Her Lo/Rez collection, albums, compilations and bootlegs, were displayed as the original cased disks. These were stacked up, as casually as possible, beside the archival material she'd managed to assemble since being accepted into the Seattle chapter. This looked, thanks to a fortuitous file-swap with a member in Sweden, like a lithographed tin lunch box, Rez and Lo peering stunned and fuzzy-eyed from its flat rectangular lid. The Swedish fan had scanned the artwork from the five printed surfaces of the original, then mapped it over wireframe. The original was probably Nepalese, definitely unlicensed, and Chia appreciated the reverse cachet. Zona Rosa coveted a copy, but so far all she'd offered were a set of cheesy tv spots for the fifth Mexico Dome concert. They weren't nearly cheesy enough, and Chia wasn't prepared to swap. There was a shadowy Brazilian tour documentary supposed to have been made by a public-access subsidiary of Globo. Chia wanted that, and Mexico was the same direction as Brazil.

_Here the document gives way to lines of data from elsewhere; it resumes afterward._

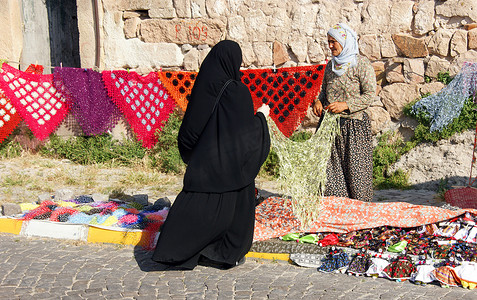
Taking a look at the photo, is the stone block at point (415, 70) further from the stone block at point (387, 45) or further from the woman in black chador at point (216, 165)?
the woman in black chador at point (216, 165)

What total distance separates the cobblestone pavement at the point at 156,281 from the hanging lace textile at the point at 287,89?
3.22 meters

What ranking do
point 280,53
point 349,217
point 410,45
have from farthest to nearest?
point 280,53 < point 410,45 < point 349,217

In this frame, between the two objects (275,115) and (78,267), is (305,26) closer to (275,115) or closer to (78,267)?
(275,115)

She ran a finger down the stacked disks, her hand wireframed, the finger tipped with quivering mercury and thought about the Rumor. There had been rumors before, there were rumors now, there would always be rumors. There had been the rumor about Lo and that Danish model, that they were going to get married, and that had probably been true, even though they never did. And there were always rumors about Rez and different people. But that was people. The Danish model was people, as much as Chia thought she was a snotbag. The Rumor was something else.

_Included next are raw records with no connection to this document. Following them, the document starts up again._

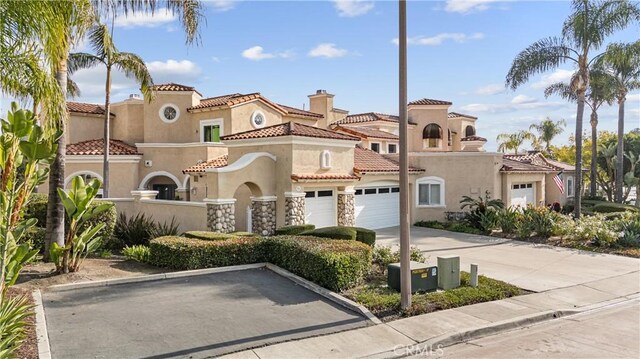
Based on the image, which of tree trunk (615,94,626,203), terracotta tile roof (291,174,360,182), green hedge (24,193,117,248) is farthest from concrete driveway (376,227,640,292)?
tree trunk (615,94,626,203)

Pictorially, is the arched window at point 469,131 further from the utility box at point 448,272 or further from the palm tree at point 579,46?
the utility box at point 448,272

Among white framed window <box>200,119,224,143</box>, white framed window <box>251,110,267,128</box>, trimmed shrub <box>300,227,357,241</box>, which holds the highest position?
white framed window <box>251,110,267,128</box>

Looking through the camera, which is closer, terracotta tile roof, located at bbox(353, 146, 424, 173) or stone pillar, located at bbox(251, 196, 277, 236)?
stone pillar, located at bbox(251, 196, 277, 236)

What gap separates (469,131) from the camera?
42688mm

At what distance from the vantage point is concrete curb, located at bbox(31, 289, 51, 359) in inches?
278

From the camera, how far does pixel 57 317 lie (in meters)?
8.75

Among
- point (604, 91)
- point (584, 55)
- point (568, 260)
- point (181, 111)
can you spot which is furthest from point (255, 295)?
point (604, 91)

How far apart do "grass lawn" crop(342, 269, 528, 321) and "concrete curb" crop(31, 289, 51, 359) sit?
593cm

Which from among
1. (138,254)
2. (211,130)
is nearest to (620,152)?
(211,130)

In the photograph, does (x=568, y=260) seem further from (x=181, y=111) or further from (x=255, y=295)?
(x=181, y=111)

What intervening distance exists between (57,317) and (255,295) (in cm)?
404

What, exactly, she was on her way to Tokyo to find out.

She selected Lo-Rez Skyline.

The virtual Venice her father had sent for her thirteenth birthday looked like an old dusty book with leather covers, the smooth brown leather scuffed in places into a fine suede, the digital equivalent of washing denim in a machine full of golf balls. It lay beside the featureless, textureless gray file that was her copy of the divorce decree and the custody agreement.

She pulled the Venice toward her, opened it. The fish flickered out of phase, her system launching a subroutine.

Venice decompressed.

The Piazza in midwinter monochrome, its facades texture-mapped in marble, porphyry, polished granite, jasper, alabaster (the rich mineral names scrolling at will in the menu of peripheral vision). This city of winged lions and golden horses. This hour of gray and perpetual dawn.

The stones of the Piazza flowed beneath her like silk, as she raised a silvered finger and sped into the maze of bridges, water, arches, walls.

She had no idea what this place was meant to mean, the how or why of it, but it fit so perfectly into itself and the space it occupied, water and stone slotting faultlessly into the mysterious whole.

The gnarliest piece of software ever, and here came the opening chords of "Positron Premonition".

Chia had programmed her Music Master to have an affinity for bridges. He appeared in her virtual Venice whenever she crossed one at moderate speed: a slender young man with pale blue eyes and a penchant for long, flowing coats.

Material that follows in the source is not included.